Vergleichsstudie von drei verschiedenen Spracherkennungssystemen
Zur Studie, welche von zwei deutschen Hochschulen unabhängig voneinander begleitet wird, wurden drei verschiedene Erkennungssysteme herangezogen, die üblicherweise in Thin-Client-Umgebungen in Kliniken eingesetzt werden: Das Spracherkennungsmodul der Software indicda Medical Speech Solutions der Firma DFC-Systems GmbH, ein entsprechendes Modul in SpeaKING Dictat der Firma Mediainterface GmbH und Dragon Medical Direct aus dem Hause Nuance Communications, Inc. Alle drei Produkte verfügen über ein medizinisches Fachvokabular und arbeiten laut Hersteller auch mit Techniken der Neuronalen Netze.

Erfolgreich in der Praxis
Der Initiator der Studie, Grundig Business Systems, bietet eine große Palette an digitalen, netzwerkbasierten Diktierlösungen mit darauf angepasster Spracherkennungssoftware für den medizinischen Bereich mit entsprechender Implementierung des Systems beim Kunden an.

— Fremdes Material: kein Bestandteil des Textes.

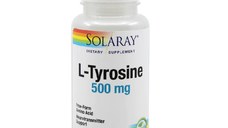 Secom L-Tyrosine 500mg 50 capsule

Dabei können die angebotenen Spracherkennungslösungen in der Klinik in einem Praxistest unter realen Bedingungen, mit unterschiedlichen Sprechern und im Praxisalltag, getestet werden. Um eine sichere Funktionsweise zu gewährleisten, empfiehlt es sich, das Rollout einer Spracherkennung von erfahrenen Technikern planen und durchführen zu lassen.